Das Baselbiet hiess die Unternehmenssteuer-Reform mit 33'186 Ja gegen 21'123 Nein deutlich gut. Die Vorlage von Finanzdirektor Adrian Ballmer, unterstützt durch die Wirtschaftskammer Baselland erzielte in allen fünf Bezirken Mehrheiten. Die deutlichste Zustimmung mit gut 63 Prozent erteilten die Bezirke Arlesheim und Laufen, abnehmende Begeisterung zeigte sich mit zunehmender ländlicher Umgebung: Bezirk Liestal gut 59 Prozent, Bezirk Waldenburg 56 Prozent und Bezirk Sissach 54 Prozent.
Nein aus bürgerlichen Land-Gemeinden
Am Abstimmungsergebnis fallen zwei Aspekte auf. Zum Einen zeigte die Oppsition der Gemeinderäte von Birsfelden, Muttenz und Münchenstein Wirkung: Birsfelden, ohnehin eine traditionell linke Kommune, schickte die Reform fast 57 Prozent Nein-Stimmen deutlich bachab. Auch das bürgerliche Muttenz sagte mit knapp 52 Prozent Nein. Am wenigsten vermochte das Engagement der Gemeindeväter in Münchenstein durchzuschlagen; dort ergab sich eine Ja-Mehrheit von gut 52 Prozent. Zum Andern befinden sich unter den insgesamt zehn ablehnenden Gemeinden auch traditionell bürgerliche Land-Kommunen wie Zeglingen (62,5 Prozent Nein-Stimmen), Kilchberg (knapp 61 Prozent Nein-Stimmen) oder Rünenberg (51 Prozent Nein-Stimmen). Dort scheinen die Haupt-Argumente der Befürworter - wirtschaftliche Standort-Vorteile, Erhalt von Arbeitsplätzen - nicht durchgeschlagen zu haben.

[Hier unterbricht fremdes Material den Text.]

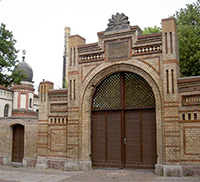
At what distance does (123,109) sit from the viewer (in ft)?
39.4

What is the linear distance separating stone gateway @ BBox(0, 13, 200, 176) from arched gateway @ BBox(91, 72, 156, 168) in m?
0.04

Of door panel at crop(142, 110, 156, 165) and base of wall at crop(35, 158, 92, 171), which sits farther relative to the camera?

Der freisinnige Finanzdirektor Adrian Ballmer zeigte sich "sehr froh" über das Ergebnis: "Ich hätte es mir knapper vorstellen können." Er sei "anfänglich von einem ruhigen Abstimmungskampf ausgegangen", weil er nicht damit gerechnet habe, dass die links-grüne gegnerschaft "nach dem National- und Ständeratswahlen sehr viel unternehmen werden". Allerdings habe sich das Prognose-Blatt gewendet, "als dann die Gemeinden kamen". Es sei "nicht wegzudiskutieren, dass es bei einer Steuersenkung am Anfang weniger Steuereinnahmen für die Gemeinden gibt". Und dass die Gemeinderäte an der Reform "keine Freude haben, kann ich nachvollziehen". Die entscheidende Frage aber sei, "ob man kurz- oder längerfristig denkt". Ballmer: "Wenn Firmen aus Steuergründen wirklich ausziehen, dann haben wir ein Problem." Das Fricktal habe "das grössere Wirschaftswachstum als wir im Baselbiet".

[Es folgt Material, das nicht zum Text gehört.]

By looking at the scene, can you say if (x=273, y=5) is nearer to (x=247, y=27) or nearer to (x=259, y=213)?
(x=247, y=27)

Finanzdirektor Ballmer zuversichtlich
Ballmer erachtet die deutliche Mehrheit im Baselbiet als ein "positives Signal" im Hinblick auf die Bundes-Abstimmung über die Unternehmenssteuer-Reform II kommenden Februar: "Die Bevölkerung sieht, dass man langfristig denken muss. Das gibt mir die Zuversicht, dass man das auch im Februar erkennen wird."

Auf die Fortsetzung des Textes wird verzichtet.